行動を変える仕組みを作ろう!〜仕掛学まとめ〜
はじめに

私たちが直面する問題の多くは「行動」ができない、もしくはしてしまうことから起因しています。のぞましい行動を増やし、やめたい行動をしないようにするには「気持ち」ではなく、そうしないような「仕掛け」が必要です。この記事ではそういった「仕掛け」について述べた「仕掛学」という本についてレビュー、要約を書いていきます。

仕掛けは意識させない

駐輪場に斜めの線が引かれていると自然とそれに合わせて駐車しますよね。それに代表されるように、仕掛けとは対象に意識をさせずに「結果として」目的を達成させることに特徴があります。

北風と太陽

北風で無理やり上着を脱がそうとするよりも、太陽が暑さで自然と上着を脱ぐように仕向けたという北風と太陽の逸話。この話のように仕掛けとは、正攻法で攻略できない問題にアプローチする有効な手段となりうる。

仕掛学の定義

次のFAD要件を満たしていること。

・公平性(Fairness) 誰も不利益を被らない。

・誘因性(Attractiveness)行動が誘因される。

・目的の二重性(Duality of purpose)仕掛ける側と仕掛けられる側の目的が異なる。

仕掛けは行動の選択肢を増やすもの

「仕掛け」は強制とは異なる。もともと何もなかったところに新たな選択肢を増やし、その行動をとった方が魅力的だと思わせるのである。問題を解決したいときに、直接お願いするのではなく、その人の興味と行動を結びつけて、結果的に問題を解決するのである。

仕掛けの副作用性

誘導する行動と結果が一見すると無関係に見える程よい。また、「行動」は同じだが結果が異なるような仕組みを作ると良い。ゴミ箱をバスケットゴールに見立てた仕掛けは「投げる」という行動は同じだが、「結果」は異なる。お金を入れると音楽が流れる募金箱なども同じ原理と言える。

仕掛けの「負担」と「便益」

その行動を起こすのに必要な労力を「負担」といい、その行動をした結果もたらされるたのしさを「便益」という。

・階段が音の出るピアノになっている。負担(大)、便益(大)

・「階段を使え」という張り紙。負担(大)、便益(小)

・ゴミを入れると愉快な音が出るゴミ箱。負担(小)、便益(大)

・男性用小便器の的。負担(小)、便益(小)

「便益」は時間とともに減衰し、「負担」を下回ったとき「飽き」がやってくる

何度も同じ仕掛けを使っていると、その仕掛けから得られる便益が減る。これが「飽き」である。「飽き」を避けるためには、上達が自覚できる、他人から認められる、射幸心(まぐれ当たりによる利益を願う気持ち)が煽られるなどの要素が有効であると言われている。また、「負担」が極端に低い仕掛けも負担が便益を上回ることがないので「飽き」られにくいと言われている。目的に応じて「飽きやすく便益が大きい仕掛け」、「飽きにくく便益が小さい仕掛け」を選択すると良い。

§ **提供エントリ**
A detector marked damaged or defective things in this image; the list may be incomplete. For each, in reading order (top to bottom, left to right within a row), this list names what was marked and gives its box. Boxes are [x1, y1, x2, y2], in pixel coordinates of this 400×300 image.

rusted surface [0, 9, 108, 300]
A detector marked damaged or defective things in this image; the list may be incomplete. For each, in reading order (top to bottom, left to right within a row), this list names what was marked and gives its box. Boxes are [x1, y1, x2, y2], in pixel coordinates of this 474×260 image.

---

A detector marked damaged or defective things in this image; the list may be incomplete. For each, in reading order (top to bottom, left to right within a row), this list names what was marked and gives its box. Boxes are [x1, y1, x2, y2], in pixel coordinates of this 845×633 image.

§ **やること**
a. 仕掛学の文章で、FAD要件の「公平性」はどういうことだと説明されていますか。
b. 仕掛学の文章の「私たちが直面する問題の多くは」から「ュー、要約を書いていきます。」までを、その語句も含めて一字一句そのまま書き写してください。
エントリは使わなくてかまいません。

§ **課題ごとの解答**
a. 誰も不利益を被らないことです。

b.
私たちが直面する問題の多くは「行動」ができない、もしくはしてしまうことから起因しています。のぞましい行動を増やし、やめたい行動をしないようにするには「気持ち」ではなく、そうしないような「仕掛け」が必要です。この記事ではそういった「仕掛け」について述べた「仕掛学」という本についてレビュー、要約を書いていきます。